Мысль, что девушка из клиники обречена, ошеломила меня. Вплоть до той минуты болезнь ее представлялась мне чем-то абстрактным, с необозначенными контурами; такое впечатление сложилось у меня отчасти потому, что ведет она себя, словно никакой болезни нет и в помине, а отчасти по причине неискоренимой в нас душевной подлости, из-за которой мы с легкостью закрываем глаза на страдания, боль и гибель. Во многом этому способствовало и то, что девушка выглядит совершенно здоровой.

Внезапно я понял, что мой долг – помочь ей: я обязан прийти повидаться с ней, как она просила, не сообщая, что я священник. В этом не будет греха, ибо это акт милосердия.

В пять я ступил на тропинку за клиникой. Синьорина Доната Перуцци (я знаю ее имя, она – мое: сегодня мы представились друг другу) сразу же завела разговор о том, что происходит в их клинике, о женщинах, которые отдаются солдатам. Она и сама поступала так же.

– Я не святая, – добавила она. На что я отвечал, что никто из нас не свят, и это ее покоробило. У нее тосканский выговор, как у майора Баркари, только чуть мягче, почти не слышен.

Она сообщила, что никогда не охотилась за солдатами вместе с другими женщинами. Дожидалась, когда по этой едва заметной и мало кому известной тропинке пройдет ни на кого не похожий мужчина – тот, которому нравится одиночество. Случайно завязывалось знакомство, которое через несколько дней, а иногда в тот же вечер перерастало в интимную близость: между ней, синьориной Перуцци, и другими женщинами из больницы разница только в стиле.

– Чем я отличаюсь от других? – спрашивает она риторически. – Тем, что у меня притязательней вкус, что мне по душе больше скрытность, что мне не нравится, когда мои личные дела становятся предметом сплетен; а в остальном я сделана из той же плоти, что и мои подружки.

Штауфер мне объяснял, что болезнь обостряет чувства этих женщин, лишенных мужчин, настолько, что устоять перед желанием они не могут.

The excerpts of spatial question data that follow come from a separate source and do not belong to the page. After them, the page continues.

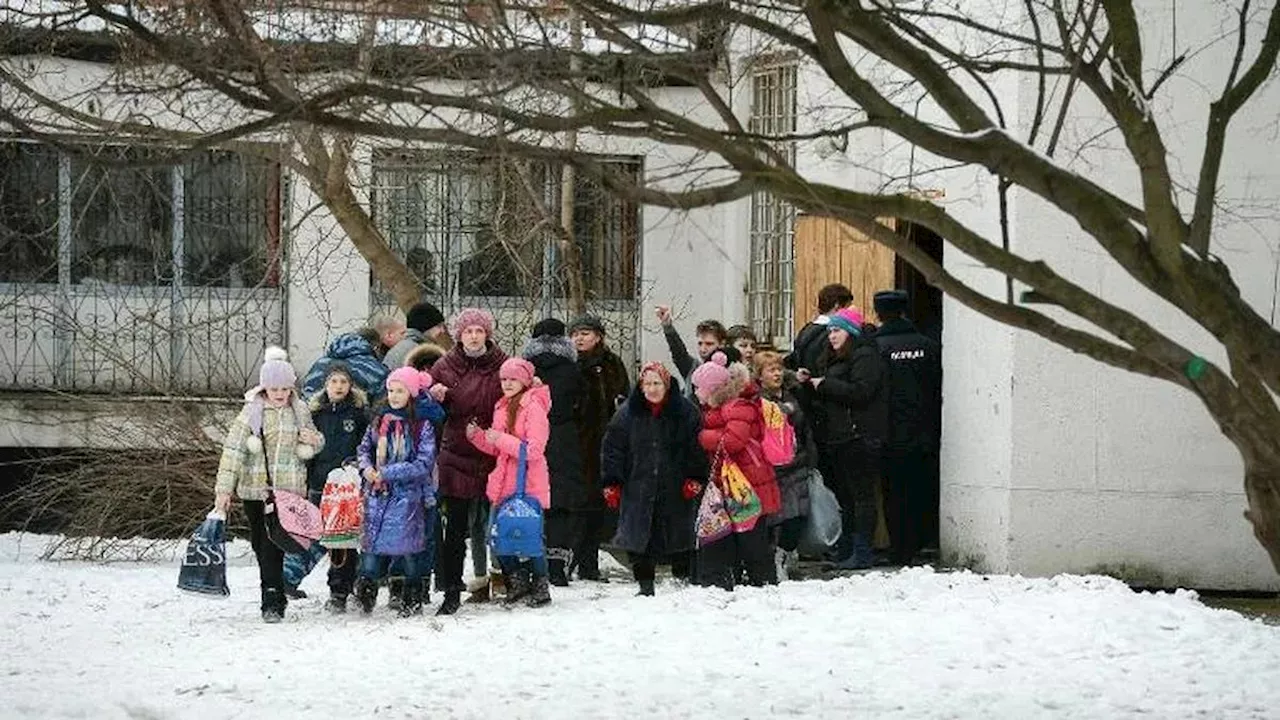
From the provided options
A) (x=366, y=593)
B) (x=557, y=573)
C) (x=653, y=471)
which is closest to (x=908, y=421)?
(x=653, y=471)

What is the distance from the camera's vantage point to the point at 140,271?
21734mm

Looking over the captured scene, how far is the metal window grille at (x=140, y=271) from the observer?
21141 millimetres

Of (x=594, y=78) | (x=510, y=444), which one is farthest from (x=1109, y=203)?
(x=510, y=444)

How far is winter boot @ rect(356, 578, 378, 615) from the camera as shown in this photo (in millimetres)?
13828

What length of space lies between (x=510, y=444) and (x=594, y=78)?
11.9ft

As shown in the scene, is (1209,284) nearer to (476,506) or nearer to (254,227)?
(476,506)

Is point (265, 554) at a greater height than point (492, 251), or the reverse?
point (492, 251)

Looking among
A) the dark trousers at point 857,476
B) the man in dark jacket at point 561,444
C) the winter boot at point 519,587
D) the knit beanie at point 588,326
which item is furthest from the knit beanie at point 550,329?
the dark trousers at point 857,476

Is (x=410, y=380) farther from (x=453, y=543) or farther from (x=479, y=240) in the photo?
(x=479, y=240)

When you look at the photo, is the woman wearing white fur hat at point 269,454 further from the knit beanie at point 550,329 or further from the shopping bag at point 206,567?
the knit beanie at point 550,329

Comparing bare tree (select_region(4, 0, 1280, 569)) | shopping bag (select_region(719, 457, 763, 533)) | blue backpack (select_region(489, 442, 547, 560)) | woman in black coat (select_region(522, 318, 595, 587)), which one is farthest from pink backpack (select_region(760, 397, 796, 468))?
bare tree (select_region(4, 0, 1280, 569))

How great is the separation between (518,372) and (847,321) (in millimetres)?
3027

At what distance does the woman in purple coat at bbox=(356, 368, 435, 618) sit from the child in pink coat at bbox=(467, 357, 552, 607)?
404 millimetres

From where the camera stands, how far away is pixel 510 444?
14.0m
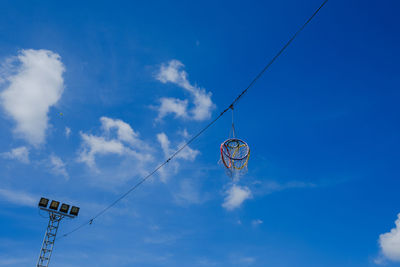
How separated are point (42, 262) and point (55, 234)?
2.43 metres

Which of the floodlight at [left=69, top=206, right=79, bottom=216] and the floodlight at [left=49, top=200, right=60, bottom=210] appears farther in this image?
the floodlight at [left=69, top=206, right=79, bottom=216]

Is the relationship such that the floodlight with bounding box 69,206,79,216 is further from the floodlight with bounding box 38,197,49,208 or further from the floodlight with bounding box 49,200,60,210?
the floodlight with bounding box 38,197,49,208

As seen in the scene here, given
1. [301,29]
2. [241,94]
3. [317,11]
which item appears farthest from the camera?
[241,94]

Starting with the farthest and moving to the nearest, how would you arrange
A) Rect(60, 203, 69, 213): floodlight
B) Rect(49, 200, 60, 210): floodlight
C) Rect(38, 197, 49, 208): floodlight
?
Rect(60, 203, 69, 213): floodlight → Rect(49, 200, 60, 210): floodlight → Rect(38, 197, 49, 208): floodlight

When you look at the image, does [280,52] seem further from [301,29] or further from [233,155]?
[233,155]

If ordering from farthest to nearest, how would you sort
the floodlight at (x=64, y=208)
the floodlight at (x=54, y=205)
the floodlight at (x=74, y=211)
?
the floodlight at (x=74, y=211) < the floodlight at (x=64, y=208) < the floodlight at (x=54, y=205)

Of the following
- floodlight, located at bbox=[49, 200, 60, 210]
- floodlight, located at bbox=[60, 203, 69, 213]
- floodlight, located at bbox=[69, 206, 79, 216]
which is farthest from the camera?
floodlight, located at bbox=[69, 206, 79, 216]

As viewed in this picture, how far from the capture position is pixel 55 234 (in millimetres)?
26484

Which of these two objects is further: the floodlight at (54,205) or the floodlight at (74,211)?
the floodlight at (74,211)

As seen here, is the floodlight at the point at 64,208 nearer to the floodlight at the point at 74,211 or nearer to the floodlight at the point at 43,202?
the floodlight at the point at 74,211

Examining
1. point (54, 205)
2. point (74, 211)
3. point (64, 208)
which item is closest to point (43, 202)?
point (54, 205)

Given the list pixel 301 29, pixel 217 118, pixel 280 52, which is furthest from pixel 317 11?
pixel 217 118

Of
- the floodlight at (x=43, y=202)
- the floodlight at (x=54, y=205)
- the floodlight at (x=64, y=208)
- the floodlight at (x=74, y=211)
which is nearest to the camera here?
the floodlight at (x=43, y=202)

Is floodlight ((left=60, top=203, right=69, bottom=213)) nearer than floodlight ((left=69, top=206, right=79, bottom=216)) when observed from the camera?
Yes
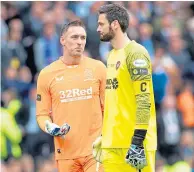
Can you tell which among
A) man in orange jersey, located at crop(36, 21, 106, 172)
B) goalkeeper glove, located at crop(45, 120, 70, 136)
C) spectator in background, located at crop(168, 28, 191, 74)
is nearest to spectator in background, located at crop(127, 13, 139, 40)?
spectator in background, located at crop(168, 28, 191, 74)

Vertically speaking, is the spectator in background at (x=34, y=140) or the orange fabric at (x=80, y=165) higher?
the spectator in background at (x=34, y=140)

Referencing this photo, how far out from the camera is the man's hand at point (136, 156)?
25.1 ft

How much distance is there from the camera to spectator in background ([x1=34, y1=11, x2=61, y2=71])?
50.9ft

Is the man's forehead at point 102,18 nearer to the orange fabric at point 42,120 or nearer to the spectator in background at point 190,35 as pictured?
the orange fabric at point 42,120

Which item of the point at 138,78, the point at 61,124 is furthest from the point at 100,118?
the point at 138,78

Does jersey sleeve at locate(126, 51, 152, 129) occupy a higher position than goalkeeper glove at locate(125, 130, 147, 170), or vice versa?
jersey sleeve at locate(126, 51, 152, 129)

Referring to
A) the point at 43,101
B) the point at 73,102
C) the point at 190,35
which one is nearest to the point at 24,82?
the point at 190,35

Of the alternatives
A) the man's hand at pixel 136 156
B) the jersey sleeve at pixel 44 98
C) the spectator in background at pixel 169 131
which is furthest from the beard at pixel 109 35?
the spectator in background at pixel 169 131

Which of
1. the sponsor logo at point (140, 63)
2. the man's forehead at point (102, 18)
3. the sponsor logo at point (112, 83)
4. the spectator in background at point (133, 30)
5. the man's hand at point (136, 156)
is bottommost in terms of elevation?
the man's hand at point (136, 156)

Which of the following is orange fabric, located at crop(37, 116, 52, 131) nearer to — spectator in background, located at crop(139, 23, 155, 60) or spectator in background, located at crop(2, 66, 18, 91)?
spectator in background, located at crop(2, 66, 18, 91)

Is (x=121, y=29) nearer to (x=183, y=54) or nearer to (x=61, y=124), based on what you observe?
(x=61, y=124)

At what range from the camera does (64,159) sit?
369 inches

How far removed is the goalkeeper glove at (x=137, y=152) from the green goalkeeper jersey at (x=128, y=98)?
0.27 feet

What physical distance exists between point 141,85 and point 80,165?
6.30ft
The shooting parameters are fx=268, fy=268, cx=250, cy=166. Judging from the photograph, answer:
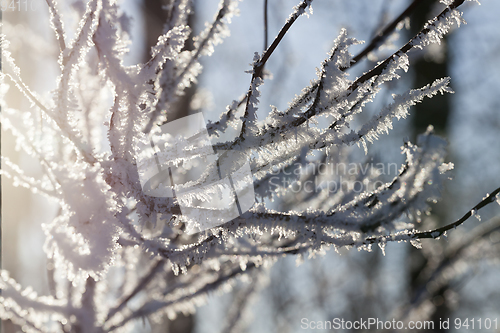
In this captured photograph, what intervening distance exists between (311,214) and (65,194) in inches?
25.9

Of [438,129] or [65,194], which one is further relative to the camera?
[438,129]

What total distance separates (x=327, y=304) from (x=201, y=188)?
183 inches

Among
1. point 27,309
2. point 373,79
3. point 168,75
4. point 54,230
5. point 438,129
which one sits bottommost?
point 27,309

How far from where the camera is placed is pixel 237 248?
4.01 ft

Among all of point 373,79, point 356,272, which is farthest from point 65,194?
point 356,272

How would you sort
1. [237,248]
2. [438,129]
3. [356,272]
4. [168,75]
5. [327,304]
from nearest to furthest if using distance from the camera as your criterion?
1. [168,75]
2. [237,248]
3. [327,304]
4. [438,129]
5. [356,272]

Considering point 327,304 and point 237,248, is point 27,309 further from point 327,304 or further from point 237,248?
point 327,304

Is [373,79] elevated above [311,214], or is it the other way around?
[373,79]

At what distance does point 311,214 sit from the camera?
2.55 ft

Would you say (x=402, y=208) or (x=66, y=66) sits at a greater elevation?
(x=66, y=66)

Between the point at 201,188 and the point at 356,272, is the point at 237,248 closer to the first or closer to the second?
the point at 201,188

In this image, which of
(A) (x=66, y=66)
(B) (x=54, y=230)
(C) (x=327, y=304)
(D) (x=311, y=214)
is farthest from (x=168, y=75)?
(C) (x=327, y=304)

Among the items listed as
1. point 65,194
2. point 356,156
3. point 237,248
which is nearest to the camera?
point 65,194

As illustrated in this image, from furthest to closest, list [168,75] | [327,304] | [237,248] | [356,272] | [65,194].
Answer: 1. [356,272]
2. [327,304]
3. [237,248]
4. [168,75]
5. [65,194]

Девушка заметила, что слова ее приводят меня в смущение, и подливает масла: сообщает с заносчивым видом, что в течение нескольких месяцев у нее на этой тропинке было семь-восемь, считая меня, мужчин.

– Ну, я не в счет. Надо думать, все это были офицеры? На простого солдата вы вряд ли обратите внимание.

Она лишь пожала плечами. Осадила меня, не скупясь на презрение, когда я назвал ее похождения «любовью в лесу».

– В лесу? Нет уж, увольте! В постели. Я привыкла к удобствам.

Я откровенно сказал ей, что на меня в своей коллекции она может не рассчитывать, поэтому какой смысл продолжать встречаться?

– Такой, что мне нравится, – сказала она так, как будто одного этого уже было достаточно. – Предположим, – меняет она тон, – что я собираюсь в вас влюбиться. Вам это кажется маловероятным? А с какой, по-вашему, стати я выслушиваю все ваши дерзости, вместо того чтобы давно отправиться на поиски другого мужчины? Их ведь тут предостаточно, не так ли?

Она посмотрела на меня с нежностью и легкой насмешкой во взгляде и добавила:

– Я знаю, что не нравлюсь вам, но погодите, все скоро изменится. Вам надо быть посмелее и не сидеть передо мной сложа руки, в полной готовности дать стрекача. Вот увидите, через короткое время вы сами не сможете обойтись без меня… Только умоляю, долго не тяните, у меня нет времени ждать.

Голос ее надломился. Времени, отпущенного ей, и правда немного, и она, наверное, это знает. Чувствует, наверное, и то, что ее близость меня волнует: я застываю как завороженный, разглядывая кончики ее пальцев, когда они пропущены сквозь ячейки решетки, ее ухоженные, длинные и почти прозрачные ногти.

*

Мэр и сегодня затащил меня в трактир. Моя персона его явно интригует. Он хочет услышать от меня, как и зачем я сорвал с груди и с рукавов кителя нашивки креста, отличающие во мне военного капеллана. Ему уже рассказывали, признается он, но ему бы хотелось услышать мою версию.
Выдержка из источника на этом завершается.